(Captioned web images)
*** Block opens ***

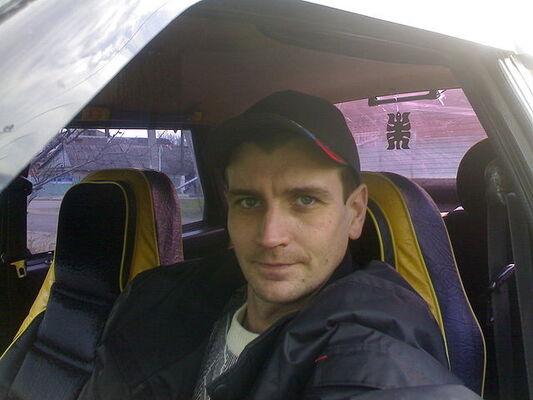 Фото мужчины Mihail, Кропоткин, Россия, 37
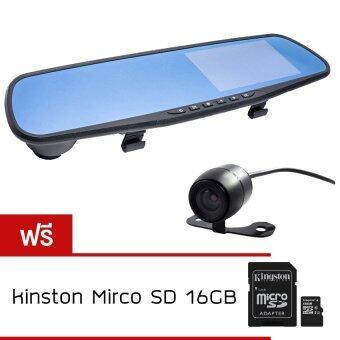 CK MOBILE กล้องติดรถยนต์ กระจกกล้องหน้า/หลัง รุ่น SL500 FULL HD1080 ฟรี Memory Card 16 GB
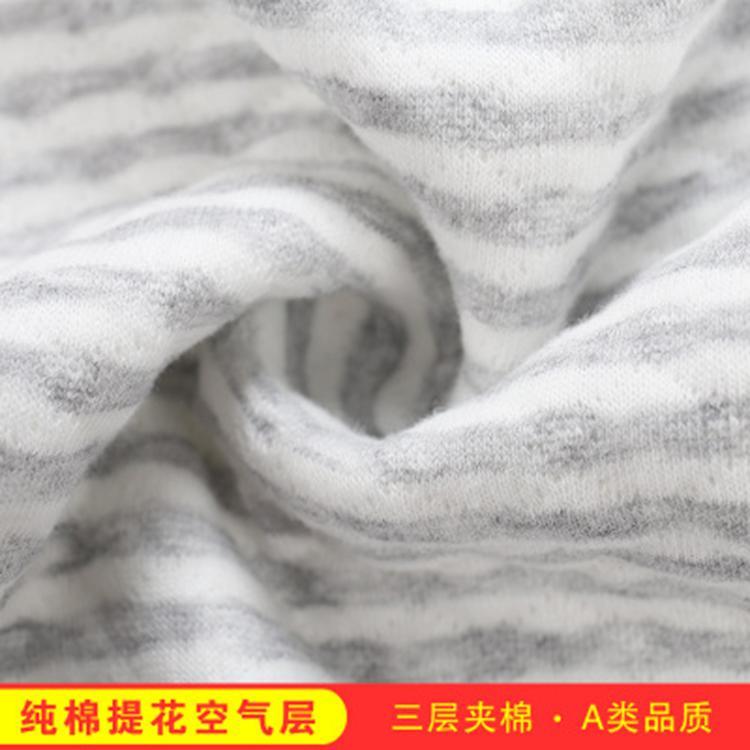 山东昕怡针织 供应空气层针织 针织面料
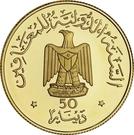 50 Dinars (Année internationale des personnes handicapées ; Piedfort) – avers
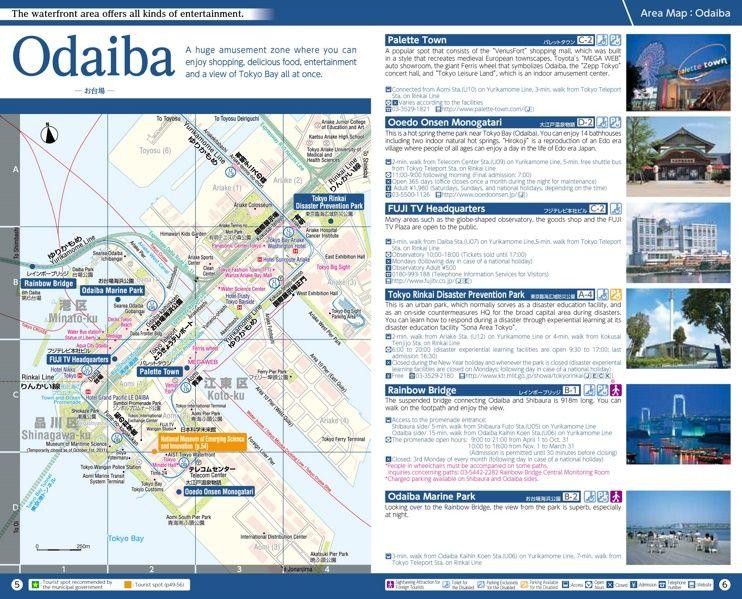 Odaiba map Maps Pinterest Odaiba Tokyo and Japan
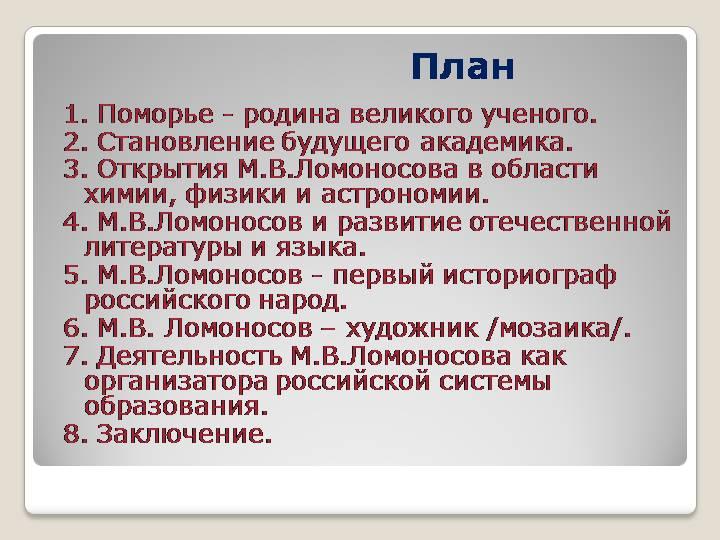 ломоносов михаил васильевич чем прославился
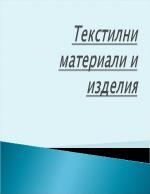 Текстилни материали и изделия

*** Block closes ***

> **PROBLEM**
Write every record out again exactly as written. Pictures don't belong in the copy.

> **THE ANSWER**
 Фото мужчины Mihail, Кропоткин, Россия, 37
 CK MOBILE กล้องติดรถยนต์ กระจกกล้องหน้า/หลัง รุ่น SL500 FULL HD1080 ฟรี Memory Card 16 GB
 山东昕怡针织 供应空气层针织 针织面料
 50 Dinars (Année internationale des personnes handicapées ; Piedfort) – avers
 Odaiba map Maps Pinterest Odaiba Tokyo and Japan
 ломоносов михаил васильевич чем прославился
 Текстилни материали и изделия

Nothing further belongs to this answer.